Die Metall-Arbeitgeber hatten in der vergangenen Woche ein Lohnplus von 3,0 Prozent bei einer Vertragslaufzeit von 14 Monaten vorgeschlagen. Die Gewerkschaft fordert dagegen für die bundesweit rund 3,6 Millionen Metall-Beschäftigten 6,5 Prozent mehr Lohn, die unbefristete Übernahme von Auszubildenden und mehr Mitsprache bei der Einstellung von Leiharbeitern.

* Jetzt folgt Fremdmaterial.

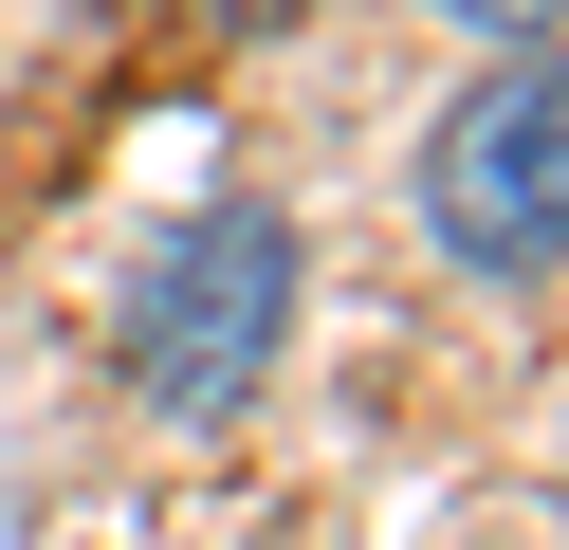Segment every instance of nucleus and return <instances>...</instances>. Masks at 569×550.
I'll use <instances>...</instances> for the list:
<instances>
[{
  "label": "nucleus",
  "mask_w": 569,
  "mask_h": 550,
  "mask_svg": "<svg viewBox=\"0 0 569 550\" xmlns=\"http://www.w3.org/2000/svg\"><path fill=\"white\" fill-rule=\"evenodd\" d=\"M276 349H295V220L276 202L166 220L148 276H129V312H111V367L166 403V422H239V403L276 386Z\"/></svg>",
  "instance_id": "nucleus-1"
},
{
  "label": "nucleus",
  "mask_w": 569,
  "mask_h": 550,
  "mask_svg": "<svg viewBox=\"0 0 569 550\" xmlns=\"http://www.w3.org/2000/svg\"><path fill=\"white\" fill-rule=\"evenodd\" d=\"M422 239L459 276H569V37H496V73L422 129Z\"/></svg>",
  "instance_id": "nucleus-2"
}]
</instances>
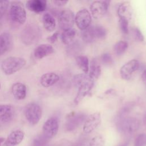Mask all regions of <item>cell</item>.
I'll return each mask as SVG.
<instances>
[{"label": "cell", "instance_id": "6da1fadb", "mask_svg": "<svg viewBox=\"0 0 146 146\" xmlns=\"http://www.w3.org/2000/svg\"><path fill=\"white\" fill-rule=\"evenodd\" d=\"M26 63V61L23 58L10 56L2 61L1 67L5 74L10 75L21 70Z\"/></svg>", "mask_w": 146, "mask_h": 146}, {"label": "cell", "instance_id": "7a4b0ae2", "mask_svg": "<svg viewBox=\"0 0 146 146\" xmlns=\"http://www.w3.org/2000/svg\"><path fill=\"white\" fill-rule=\"evenodd\" d=\"M140 121L133 117H125L117 122V129L122 133L129 135L134 133L139 128Z\"/></svg>", "mask_w": 146, "mask_h": 146}, {"label": "cell", "instance_id": "3957f363", "mask_svg": "<svg viewBox=\"0 0 146 146\" xmlns=\"http://www.w3.org/2000/svg\"><path fill=\"white\" fill-rule=\"evenodd\" d=\"M10 17L13 22L23 25L26 20V12L20 2H13L10 6Z\"/></svg>", "mask_w": 146, "mask_h": 146}, {"label": "cell", "instance_id": "277c9868", "mask_svg": "<svg viewBox=\"0 0 146 146\" xmlns=\"http://www.w3.org/2000/svg\"><path fill=\"white\" fill-rule=\"evenodd\" d=\"M42 111L40 106L35 103L27 104L25 109V115L28 122L32 125H36L42 117Z\"/></svg>", "mask_w": 146, "mask_h": 146}, {"label": "cell", "instance_id": "5b68a950", "mask_svg": "<svg viewBox=\"0 0 146 146\" xmlns=\"http://www.w3.org/2000/svg\"><path fill=\"white\" fill-rule=\"evenodd\" d=\"M75 22L74 13L69 10H62L58 16V23L61 29L63 31L71 29Z\"/></svg>", "mask_w": 146, "mask_h": 146}, {"label": "cell", "instance_id": "8992f818", "mask_svg": "<svg viewBox=\"0 0 146 146\" xmlns=\"http://www.w3.org/2000/svg\"><path fill=\"white\" fill-rule=\"evenodd\" d=\"M110 1H95L90 6V11L92 16L96 19L102 18L107 13Z\"/></svg>", "mask_w": 146, "mask_h": 146}, {"label": "cell", "instance_id": "52a82bcc", "mask_svg": "<svg viewBox=\"0 0 146 146\" xmlns=\"http://www.w3.org/2000/svg\"><path fill=\"white\" fill-rule=\"evenodd\" d=\"M91 15L90 11L84 8L79 10L75 17V22L77 27L81 30L88 27L91 22Z\"/></svg>", "mask_w": 146, "mask_h": 146}, {"label": "cell", "instance_id": "ba28073f", "mask_svg": "<svg viewBox=\"0 0 146 146\" xmlns=\"http://www.w3.org/2000/svg\"><path fill=\"white\" fill-rule=\"evenodd\" d=\"M43 133L47 139L54 137L59 129V121L56 117H51L48 119L43 125Z\"/></svg>", "mask_w": 146, "mask_h": 146}, {"label": "cell", "instance_id": "9c48e42d", "mask_svg": "<svg viewBox=\"0 0 146 146\" xmlns=\"http://www.w3.org/2000/svg\"><path fill=\"white\" fill-rule=\"evenodd\" d=\"M140 63L136 59L131 60L125 63L120 70V74L122 79L129 80L133 73L139 70Z\"/></svg>", "mask_w": 146, "mask_h": 146}, {"label": "cell", "instance_id": "30bf717a", "mask_svg": "<svg viewBox=\"0 0 146 146\" xmlns=\"http://www.w3.org/2000/svg\"><path fill=\"white\" fill-rule=\"evenodd\" d=\"M101 123V115L99 112L90 115L84 121L83 130L86 133H90L95 130Z\"/></svg>", "mask_w": 146, "mask_h": 146}, {"label": "cell", "instance_id": "8fae6325", "mask_svg": "<svg viewBox=\"0 0 146 146\" xmlns=\"http://www.w3.org/2000/svg\"><path fill=\"white\" fill-rule=\"evenodd\" d=\"M86 118V115L84 113H75L71 115L66 123V129L68 131L74 130L80 126Z\"/></svg>", "mask_w": 146, "mask_h": 146}, {"label": "cell", "instance_id": "7c38bea8", "mask_svg": "<svg viewBox=\"0 0 146 146\" xmlns=\"http://www.w3.org/2000/svg\"><path fill=\"white\" fill-rule=\"evenodd\" d=\"M24 132L19 129L12 131L5 140L3 146H15L22 142L24 138Z\"/></svg>", "mask_w": 146, "mask_h": 146}, {"label": "cell", "instance_id": "4fadbf2b", "mask_svg": "<svg viewBox=\"0 0 146 146\" xmlns=\"http://www.w3.org/2000/svg\"><path fill=\"white\" fill-rule=\"evenodd\" d=\"M14 115V107L10 104H0V121L7 123L11 121Z\"/></svg>", "mask_w": 146, "mask_h": 146}, {"label": "cell", "instance_id": "5bb4252c", "mask_svg": "<svg viewBox=\"0 0 146 146\" xmlns=\"http://www.w3.org/2000/svg\"><path fill=\"white\" fill-rule=\"evenodd\" d=\"M54 48L49 44H41L38 46L34 51V55L36 59H40L54 52Z\"/></svg>", "mask_w": 146, "mask_h": 146}, {"label": "cell", "instance_id": "9a60e30c", "mask_svg": "<svg viewBox=\"0 0 146 146\" xmlns=\"http://www.w3.org/2000/svg\"><path fill=\"white\" fill-rule=\"evenodd\" d=\"M22 32V40L26 44H30L37 39L38 31L35 27H27Z\"/></svg>", "mask_w": 146, "mask_h": 146}, {"label": "cell", "instance_id": "2e32d148", "mask_svg": "<svg viewBox=\"0 0 146 146\" xmlns=\"http://www.w3.org/2000/svg\"><path fill=\"white\" fill-rule=\"evenodd\" d=\"M47 7V1L45 0H30L26 2V7L30 11L34 13L44 11Z\"/></svg>", "mask_w": 146, "mask_h": 146}, {"label": "cell", "instance_id": "e0dca14e", "mask_svg": "<svg viewBox=\"0 0 146 146\" xmlns=\"http://www.w3.org/2000/svg\"><path fill=\"white\" fill-rule=\"evenodd\" d=\"M59 80V75L55 72H51L42 75L40 79V83L43 87L47 88L55 84Z\"/></svg>", "mask_w": 146, "mask_h": 146}, {"label": "cell", "instance_id": "ac0fdd59", "mask_svg": "<svg viewBox=\"0 0 146 146\" xmlns=\"http://www.w3.org/2000/svg\"><path fill=\"white\" fill-rule=\"evenodd\" d=\"M117 14L119 18L129 21L132 15V9L130 3L128 2L122 3L117 9Z\"/></svg>", "mask_w": 146, "mask_h": 146}, {"label": "cell", "instance_id": "d6986e66", "mask_svg": "<svg viewBox=\"0 0 146 146\" xmlns=\"http://www.w3.org/2000/svg\"><path fill=\"white\" fill-rule=\"evenodd\" d=\"M74 86L78 88L86 84H94V80L87 74H80L75 75L73 78Z\"/></svg>", "mask_w": 146, "mask_h": 146}, {"label": "cell", "instance_id": "ffe728a7", "mask_svg": "<svg viewBox=\"0 0 146 146\" xmlns=\"http://www.w3.org/2000/svg\"><path fill=\"white\" fill-rule=\"evenodd\" d=\"M11 92L16 99L23 100L26 96V87L22 83H15L12 86Z\"/></svg>", "mask_w": 146, "mask_h": 146}, {"label": "cell", "instance_id": "44dd1931", "mask_svg": "<svg viewBox=\"0 0 146 146\" xmlns=\"http://www.w3.org/2000/svg\"><path fill=\"white\" fill-rule=\"evenodd\" d=\"M42 21L44 27L47 31L52 32L54 31L56 27V22L51 14L48 13H44L42 17Z\"/></svg>", "mask_w": 146, "mask_h": 146}, {"label": "cell", "instance_id": "7402d4cb", "mask_svg": "<svg viewBox=\"0 0 146 146\" xmlns=\"http://www.w3.org/2000/svg\"><path fill=\"white\" fill-rule=\"evenodd\" d=\"M93 86H94V84H86V85L79 87L78 88V91L76 96L74 99L75 103H78L86 95L89 94Z\"/></svg>", "mask_w": 146, "mask_h": 146}, {"label": "cell", "instance_id": "603a6c76", "mask_svg": "<svg viewBox=\"0 0 146 146\" xmlns=\"http://www.w3.org/2000/svg\"><path fill=\"white\" fill-rule=\"evenodd\" d=\"M76 35V30L71 28L64 30L61 35L62 42L66 45H70L72 43Z\"/></svg>", "mask_w": 146, "mask_h": 146}, {"label": "cell", "instance_id": "cb8c5ba5", "mask_svg": "<svg viewBox=\"0 0 146 146\" xmlns=\"http://www.w3.org/2000/svg\"><path fill=\"white\" fill-rule=\"evenodd\" d=\"M81 37L86 43H91L96 38L94 26H89L87 29L82 30L81 33Z\"/></svg>", "mask_w": 146, "mask_h": 146}, {"label": "cell", "instance_id": "d4e9b609", "mask_svg": "<svg viewBox=\"0 0 146 146\" xmlns=\"http://www.w3.org/2000/svg\"><path fill=\"white\" fill-rule=\"evenodd\" d=\"M88 72H89L88 75L94 80L95 79H97L100 75V74H101L100 66L99 64V63H98V62L95 59L92 60L90 66H89Z\"/></svg>", "mask_w": 146, "mask_h": 146}, {"label": "cell", "instance_id": "484cf974", "mask_svg": "<svg viewBox=\"0 0 146 146\" xmlns=\"http://www.w3.org/2000/svg\"><path fill=\"white\" fill-rule=\"evenodd\" d=\"M75 60L78 67L85 73L87 74L89 71V61L87 56L84 55H79L75 58Z\"/></svg>", "mask_w": 146, "mask_h": 146}, {"label": "cell", "instance_id": "4316f807", "mask_svg": "<svg viewBox=\"0 0 146 146\" xmlns=\"http://www.w3.org/2000/svg\"><path fill=\"white\" fill-rule=\"evenodd\" d=\"M10 44V39L7 34L0 35V55L4 54Z\"/></svg>", "mask_w": 146, "mask_h": 146}, {"label": "cell", "instance_id": "83f0119b", "mask_svg": "<svg viewBox=\"0 0 146 146\" xmlns=\"http://www.w3.org/2000/svg\"><path fill=\"white\" fill-rule=\"evenodd\" d=\"M128 44L124 40H119L114 45V51L117 55H121L127 50Z\"/></svg>", "mask_w": 146, "mask_h": 146}, {"label": "cell", "instance_id": "f1b7e54d", "mask_svg": "<svg viewBox=\"0 0 146 146\" xmlns=\"http://www.w3.org/2000/svg\"><path fill=\"white\" fill-rule=\"evenodd\" d=\"M133 105H134L133 103L132 102L128 103H127L126 104H125V106L119 111V112L117 114L118 120L125 117V116L126 117V115L128 113H129V112L133 108Z\"/></svg>", "mask_w": 146, "mask_h": 146}, {"label": "cell", "instance_id": "f546056e", "mask_svg": "<svg viewBox=\"0 0 146 146\" xmlns=\"http://www.w3.org/2000/svg\"><path fill=\"white\" fill-rule=\"evenodd\" d=\"M96 38L103 39L107 35V31L104 27L99 25L94 26Z\"/></svg>", "mask_w": 146, "mask_h": 146}, {"label": "cell", "instance_id": "4dcf8cb0", "mask_svg": "<svg viewBox=\"0 0 146 146\" xmlns=\"http://www.w3.org/2000/svg\"><path fill=\"white\" fill-rule=\"evenodd\" d=\"M104 139L101 136H96L89 141L88 146H103Z\"/></svg>", "mask_w": 146, "mask_h": 146}, {"label": "cell", "instance_id": "1f68e13d", "mask_svg": "<svg viewBox=\"0 0 146 146\" xmlns=\"http://www.w3.org/2000/svg\"><path fill=\"white\" fill-rule=\"evenodd\" d=\"M10 2L8 1H0V21L7 11Z\"/></svg>", "mask_w": 146, "mask_h": 146}, {"label": "cell", "instance_id": "d6a6232c", "mask_svg": "<svg viewBox=\"0 0 146 146\" xmlns=\"http://www.w3.org/2000/svg\"><path fill=\"white\" fill-rule=\"evenodd\" d=\"M135 146H146V134H139L135 140Z\"/></svg>", "mask_w": 146, "mask_h": 146}, {"label": "cell", "instance_id": "836d02e7", "mask_svg": "<svg viewBox=\"0 0 146 146\" xmlns=\"http://www.w3.org/2000/svg\"><path fill=\"white\" fill-rule=\"evenodd\" d=\"M128 22L127 19L119 18V26L121 31L124 34H128L129 32Z\"/></svg>", "mask_w": 146, "mask_h": 146}, {"label": "cell", "instance_id": "e575fe53", "mask_svg": "<svg viewBox=\"0 0 146 146\" xmlns=\"http://www.w3.org/2000/svg\"><path fill=\"white\" fill-rule=\"evenodd\" d=\"M132 32L133 36L138 41L140 42H144V37L140 30L137 27H133L132 29Z\"/></svg>", "mask_w": 146, "mask_h": 146}, {"label": "cell", "instance_id": "d590c367", "mask_svg": "<svg viewBox=\"0 0 146 146\" xmlns=\"http://www.w3.org/2000/svg\"><path fill=\"white\" fill-rule=\"evenodd\" d=\"M101 60L102 63L107 66L112 65L113 64V59L110 54L104 53L101 56Z\"/></svg>", "mask_w": 146, "mask_h": 146}, {"label": "cell", "instance_id": "8d00e7d4", "mask_svg": "<svg viewBox=\"0 0 146 146\" xmlns=\"http://www.w3.org/2000/svg\"><path fill=\"white\" fill-rule=\"evenodd\" d=\"M59 36V33L58 31H56L55 33H54L52 35H51V36H50L48 38L47 40H48V42H50L51 43H54L58 39Z\"/></svg>", "mask_w": 146, "mask_h": 146}, {"label": "cell", "instance_id": "74e56055", "mask_svg": "<svg viewBox=\"0 0 146 146\" xmlns=\"http://www.w3.org/2000/svg\"><path fill=\"white\" fill-rule=\"evenodd\" d=\"M52 2L57 6H63L64 5H66L67 2L68 1H63V0H54L52 1Z\"/></svg>", "mask_w": 146, "mask_h": 146}, {"label": "cell", "instance_id": "f35d334b", "mask_svg": "<svg viewBox=\"0 0 146 146\" xmlns=\"http://www.w3.org/2000/svg\"><path fill=\"white\" fill-rule=\"evenodd\" d=\"M141 79L143 82L146 85V69H144L141 74Z\"/></svg>", "mask_w": 146, "mask_h": 146}, {"label": "cell", "instance_id": "ab89813d", "mask_svg": "<svg viewBox=\"0 0 146 146\" xmlns=\"http://www.w3.org/2000/svg\"><path fill=\"white\" fill-rule=\"evenodd\" d=\"M129 140H126V141H124L123 143L120 144L117 146H128V145L129 144Z\"/></svg>", "mask_w": 146, "mask_h": 146}, {"label": "cell", "instance_id": "60d3db41", "mask_svg": "<svg viewBox=\"0 0 146 146\" xmlns=\"http://www.w3.org/2000/svg\"><path fill=\"white\" fill-rule=\"evenodd\" d=\"M5 140L6 139L4 137H0V146H3L4 145Z\"/></svg>", "mask_w": 146, "mask_h": 146}, {"label": "cell", "instance_id": "b9f144b4", "mask_svg": "<svg viewBox=\"0 0 146 146\" xmlns=\"http://www.w3.org/2000/svg\"><path fill=\"white\" fill-rule=\"evenodd\" d=\"M143 123L144 125L146 127V113L144 115V116H143Z\"/></svg>", "mask_w": 146, "mask_h": 146}, {"label": "cell", "instance_id": "7bdbcfd3", "mask_svg": "<svg viewBox=\"0 0 146 146\" xmlns=\"http://www.w3.org/2000/svg\"><path fill=\"white\" fill-rule=\"evenodd\" d=\"M1 83H0V89H1Z\"/></svg>", "mask_w": 146, "mask_h": 146}]
</instances>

Nordrhein-Westfalens IG-Metall-Chef Oliver Burkhard erklärte mit Blick auf das Arbeitgeber-Angebot: „Beim Geld viel zu wenig, bei unbefristeter Übernahme und Leiharbeit praktisch nichts - das heißt jetzt Warnstreik.“ Die Arbeitgeber provozierten den Konflikt, statt zur Lösung beizutragen, fügte er hinzu. Der Präsident des Arbeitgeberverbands Gesamtmetall, Martin Kannegießer, hatte zuvor die geplanten Warnstreiks scharf kritisiert und Zugeständnisse der IG Metall angemahnt.

Die Metall-Tarifverhandlungen werden dezentral in den Bezirken geführt, bis es einen Pilotabschluss gibt. Nächster Verhandlungstermin für die rund 700.000 Beschäftigten in Nordrhein-Westfalen ist der 11. Mai.